Take The Plunge

Everyone’s been giving Wilkins a hard time this week, and it’s easy enough to see why. It’s one thing to whimsically contemplate living in a tree, and quite another to wake up one day and decide you’re going to sell your 5-bed pad in St Kilda and move into the first unclaimed tree that crosses your path. Well, I guess it wouldn’t be crossing your path per se. But you know what I mean. That’s what Wilkins said he was going to do in Monday’s meeting.
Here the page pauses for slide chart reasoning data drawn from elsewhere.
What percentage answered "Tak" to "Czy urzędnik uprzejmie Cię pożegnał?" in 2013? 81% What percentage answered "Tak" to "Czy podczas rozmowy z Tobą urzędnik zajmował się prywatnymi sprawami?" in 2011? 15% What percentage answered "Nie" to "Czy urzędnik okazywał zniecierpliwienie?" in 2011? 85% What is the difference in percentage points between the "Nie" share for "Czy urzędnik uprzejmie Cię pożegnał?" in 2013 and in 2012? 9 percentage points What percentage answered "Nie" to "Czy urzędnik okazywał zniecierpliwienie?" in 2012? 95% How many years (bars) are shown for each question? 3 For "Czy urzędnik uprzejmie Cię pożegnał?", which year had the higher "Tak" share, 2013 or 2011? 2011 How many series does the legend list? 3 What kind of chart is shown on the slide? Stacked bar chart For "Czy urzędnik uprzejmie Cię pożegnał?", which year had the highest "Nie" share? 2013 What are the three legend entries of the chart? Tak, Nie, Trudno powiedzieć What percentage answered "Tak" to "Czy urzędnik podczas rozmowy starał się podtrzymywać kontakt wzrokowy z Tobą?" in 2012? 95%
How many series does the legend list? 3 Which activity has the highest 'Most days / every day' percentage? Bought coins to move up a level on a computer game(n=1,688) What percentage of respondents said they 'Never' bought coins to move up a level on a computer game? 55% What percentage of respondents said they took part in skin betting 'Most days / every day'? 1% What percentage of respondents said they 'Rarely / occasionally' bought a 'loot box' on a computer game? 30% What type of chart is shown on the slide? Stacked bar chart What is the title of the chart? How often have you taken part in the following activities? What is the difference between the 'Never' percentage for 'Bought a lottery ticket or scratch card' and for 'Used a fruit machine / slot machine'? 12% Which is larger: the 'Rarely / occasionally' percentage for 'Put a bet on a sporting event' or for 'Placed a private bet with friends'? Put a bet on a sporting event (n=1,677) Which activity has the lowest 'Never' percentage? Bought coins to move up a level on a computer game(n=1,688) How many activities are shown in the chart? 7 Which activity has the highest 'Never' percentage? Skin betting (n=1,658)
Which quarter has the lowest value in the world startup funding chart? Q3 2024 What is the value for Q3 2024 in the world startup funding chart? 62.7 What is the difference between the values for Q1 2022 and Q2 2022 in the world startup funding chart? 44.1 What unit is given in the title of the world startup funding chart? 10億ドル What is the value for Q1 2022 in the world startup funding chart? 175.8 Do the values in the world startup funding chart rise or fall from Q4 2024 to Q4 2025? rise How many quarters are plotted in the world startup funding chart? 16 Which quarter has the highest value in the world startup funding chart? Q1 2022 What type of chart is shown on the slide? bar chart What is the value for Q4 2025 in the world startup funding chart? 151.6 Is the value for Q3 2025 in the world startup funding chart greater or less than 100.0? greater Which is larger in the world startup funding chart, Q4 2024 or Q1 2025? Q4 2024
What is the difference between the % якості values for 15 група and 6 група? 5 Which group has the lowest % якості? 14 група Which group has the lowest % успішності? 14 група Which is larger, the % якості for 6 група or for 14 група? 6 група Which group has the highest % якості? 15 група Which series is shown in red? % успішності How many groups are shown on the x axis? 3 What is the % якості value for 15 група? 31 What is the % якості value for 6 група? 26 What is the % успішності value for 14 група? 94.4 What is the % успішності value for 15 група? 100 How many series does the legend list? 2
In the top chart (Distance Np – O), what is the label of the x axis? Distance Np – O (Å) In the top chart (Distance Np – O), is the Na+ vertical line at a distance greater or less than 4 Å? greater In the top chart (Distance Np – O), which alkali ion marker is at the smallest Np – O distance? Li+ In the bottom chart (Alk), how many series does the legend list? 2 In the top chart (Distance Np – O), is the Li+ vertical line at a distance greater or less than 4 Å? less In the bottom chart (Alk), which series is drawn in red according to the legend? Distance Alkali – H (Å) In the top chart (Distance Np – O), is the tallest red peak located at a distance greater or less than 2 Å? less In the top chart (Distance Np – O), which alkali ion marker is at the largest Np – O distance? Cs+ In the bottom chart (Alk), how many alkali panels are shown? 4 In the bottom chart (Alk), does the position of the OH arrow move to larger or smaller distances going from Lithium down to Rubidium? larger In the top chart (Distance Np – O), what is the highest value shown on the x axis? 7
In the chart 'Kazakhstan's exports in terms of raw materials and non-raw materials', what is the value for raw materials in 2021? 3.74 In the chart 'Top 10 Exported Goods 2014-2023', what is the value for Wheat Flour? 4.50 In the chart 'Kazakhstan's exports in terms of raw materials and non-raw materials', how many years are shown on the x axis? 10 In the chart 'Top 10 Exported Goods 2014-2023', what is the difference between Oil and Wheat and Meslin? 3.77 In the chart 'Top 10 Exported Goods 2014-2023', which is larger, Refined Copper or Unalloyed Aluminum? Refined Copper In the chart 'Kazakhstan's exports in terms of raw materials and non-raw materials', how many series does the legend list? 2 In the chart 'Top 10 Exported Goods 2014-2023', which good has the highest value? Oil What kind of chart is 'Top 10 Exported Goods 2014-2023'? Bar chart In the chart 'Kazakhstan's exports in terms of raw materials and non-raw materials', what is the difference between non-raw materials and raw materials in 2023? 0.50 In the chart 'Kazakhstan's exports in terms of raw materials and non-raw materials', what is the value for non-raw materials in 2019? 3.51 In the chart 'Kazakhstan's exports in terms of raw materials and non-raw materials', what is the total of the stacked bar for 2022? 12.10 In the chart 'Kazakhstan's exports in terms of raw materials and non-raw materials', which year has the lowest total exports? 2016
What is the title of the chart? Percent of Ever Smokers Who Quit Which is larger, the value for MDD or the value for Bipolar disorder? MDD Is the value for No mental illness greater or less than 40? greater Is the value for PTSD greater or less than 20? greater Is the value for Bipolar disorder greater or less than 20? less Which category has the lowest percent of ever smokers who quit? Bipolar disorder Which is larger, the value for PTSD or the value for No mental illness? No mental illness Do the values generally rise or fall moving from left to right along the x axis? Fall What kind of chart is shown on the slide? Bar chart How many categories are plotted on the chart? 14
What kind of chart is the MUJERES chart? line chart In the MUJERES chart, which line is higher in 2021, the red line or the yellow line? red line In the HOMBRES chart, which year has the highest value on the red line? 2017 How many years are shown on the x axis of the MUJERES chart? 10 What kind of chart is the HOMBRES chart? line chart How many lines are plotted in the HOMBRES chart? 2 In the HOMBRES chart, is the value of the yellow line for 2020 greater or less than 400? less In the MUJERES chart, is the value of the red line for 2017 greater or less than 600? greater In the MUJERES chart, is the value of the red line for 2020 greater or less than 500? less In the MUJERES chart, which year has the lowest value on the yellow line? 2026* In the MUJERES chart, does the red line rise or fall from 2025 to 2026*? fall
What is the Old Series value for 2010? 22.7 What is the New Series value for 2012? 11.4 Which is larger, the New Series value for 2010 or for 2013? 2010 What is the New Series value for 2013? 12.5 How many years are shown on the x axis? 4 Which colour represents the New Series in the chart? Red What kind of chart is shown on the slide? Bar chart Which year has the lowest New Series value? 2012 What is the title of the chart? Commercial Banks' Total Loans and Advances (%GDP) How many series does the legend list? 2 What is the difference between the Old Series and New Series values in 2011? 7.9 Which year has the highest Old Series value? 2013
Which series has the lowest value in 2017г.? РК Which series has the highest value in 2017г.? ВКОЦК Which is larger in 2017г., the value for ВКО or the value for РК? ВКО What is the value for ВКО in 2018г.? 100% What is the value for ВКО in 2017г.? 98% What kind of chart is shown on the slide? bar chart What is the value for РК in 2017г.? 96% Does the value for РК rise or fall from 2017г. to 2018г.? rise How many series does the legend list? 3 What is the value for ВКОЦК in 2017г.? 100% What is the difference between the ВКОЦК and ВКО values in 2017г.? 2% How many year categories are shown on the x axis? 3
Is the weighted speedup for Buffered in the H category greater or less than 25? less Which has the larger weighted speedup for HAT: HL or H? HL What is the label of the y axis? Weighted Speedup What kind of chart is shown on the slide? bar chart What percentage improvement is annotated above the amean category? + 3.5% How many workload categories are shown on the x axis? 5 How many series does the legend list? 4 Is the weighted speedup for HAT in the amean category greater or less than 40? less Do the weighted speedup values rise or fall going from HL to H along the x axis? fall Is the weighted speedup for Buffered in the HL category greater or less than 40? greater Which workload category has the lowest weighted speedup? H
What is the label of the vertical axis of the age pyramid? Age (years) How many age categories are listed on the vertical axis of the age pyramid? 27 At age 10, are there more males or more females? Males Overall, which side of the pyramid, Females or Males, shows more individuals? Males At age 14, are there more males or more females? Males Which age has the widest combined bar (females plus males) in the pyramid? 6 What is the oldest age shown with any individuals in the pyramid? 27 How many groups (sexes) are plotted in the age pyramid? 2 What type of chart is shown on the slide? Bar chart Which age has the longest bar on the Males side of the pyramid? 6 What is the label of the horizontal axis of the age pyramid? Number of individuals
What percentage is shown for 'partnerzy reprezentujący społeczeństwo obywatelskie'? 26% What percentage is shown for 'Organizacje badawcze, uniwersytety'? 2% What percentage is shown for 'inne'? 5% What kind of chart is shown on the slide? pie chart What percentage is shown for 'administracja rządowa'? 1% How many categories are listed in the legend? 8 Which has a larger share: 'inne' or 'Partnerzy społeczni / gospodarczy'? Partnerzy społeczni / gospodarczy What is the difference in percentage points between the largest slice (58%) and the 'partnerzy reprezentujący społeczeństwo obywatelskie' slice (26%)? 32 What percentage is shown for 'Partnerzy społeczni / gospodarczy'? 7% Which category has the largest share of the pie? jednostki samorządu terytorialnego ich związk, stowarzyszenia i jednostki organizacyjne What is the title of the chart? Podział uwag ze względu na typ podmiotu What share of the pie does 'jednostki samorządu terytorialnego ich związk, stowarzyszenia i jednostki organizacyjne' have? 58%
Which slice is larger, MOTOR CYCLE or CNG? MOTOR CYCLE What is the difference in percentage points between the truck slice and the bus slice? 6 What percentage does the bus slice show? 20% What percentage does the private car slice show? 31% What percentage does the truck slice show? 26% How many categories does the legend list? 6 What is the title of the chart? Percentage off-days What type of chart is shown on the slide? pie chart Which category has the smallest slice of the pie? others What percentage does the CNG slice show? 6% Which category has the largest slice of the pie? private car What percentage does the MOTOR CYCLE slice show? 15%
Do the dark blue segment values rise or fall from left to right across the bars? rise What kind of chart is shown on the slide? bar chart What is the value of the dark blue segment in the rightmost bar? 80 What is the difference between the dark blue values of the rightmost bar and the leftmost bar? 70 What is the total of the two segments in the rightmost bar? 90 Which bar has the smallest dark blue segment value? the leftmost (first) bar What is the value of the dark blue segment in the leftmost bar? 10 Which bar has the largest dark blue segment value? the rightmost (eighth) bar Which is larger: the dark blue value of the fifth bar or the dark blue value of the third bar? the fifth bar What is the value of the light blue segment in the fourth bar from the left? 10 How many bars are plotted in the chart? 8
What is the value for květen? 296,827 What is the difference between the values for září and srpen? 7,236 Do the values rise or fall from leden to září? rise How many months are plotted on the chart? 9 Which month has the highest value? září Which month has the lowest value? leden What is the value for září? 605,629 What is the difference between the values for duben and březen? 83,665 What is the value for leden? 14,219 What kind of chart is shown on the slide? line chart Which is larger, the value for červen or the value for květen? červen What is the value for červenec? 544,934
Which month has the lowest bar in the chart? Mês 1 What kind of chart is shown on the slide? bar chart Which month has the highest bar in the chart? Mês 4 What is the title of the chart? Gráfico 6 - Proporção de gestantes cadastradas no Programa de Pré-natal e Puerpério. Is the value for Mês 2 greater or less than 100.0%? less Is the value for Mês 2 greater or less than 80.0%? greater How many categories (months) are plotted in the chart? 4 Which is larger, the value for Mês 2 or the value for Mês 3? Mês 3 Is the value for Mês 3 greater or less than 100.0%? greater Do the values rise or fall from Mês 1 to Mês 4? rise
My two cents? Let the guy do what he likes. He has plenty of cash – I certainly pay him enough – and will have bucket loads more if he sells his house. So what if he doesn’t have much of a plan as to how this will work in practical terms? As long as he gets to the office on time each day without looking like he’s spent the night in a tree, who am I to have a problem with it? Half our staff already shower here at the office. I’m more than happy for my top people to live life on the edge; it gives them a bit of grit that’s all too often lacking in executives.

I like a guy who’s willing to take risks, and take the initiative. Heck, I’ll even hook him up with my personal conveyancing lawyers to help move the sale of his house along. That’s the kind of push people need, sometimes, to make big things happen. Once the house is sold, he’ll have no choice but to shack up in a tree. I mean, he could just buy another house; that’s also possible. That takes time, though, and he could do the tree thing in the interim.

I’ll have to get someone to dig up the number for my conveyancing specialists. Richmond, my PA, should have it – I did fire him yesterday, but technically he’s still employed here so he’s going to have to give it to me. He’s contractually obligated, I think. Now, there’s a guy who didn’t take risks, and look where it got him.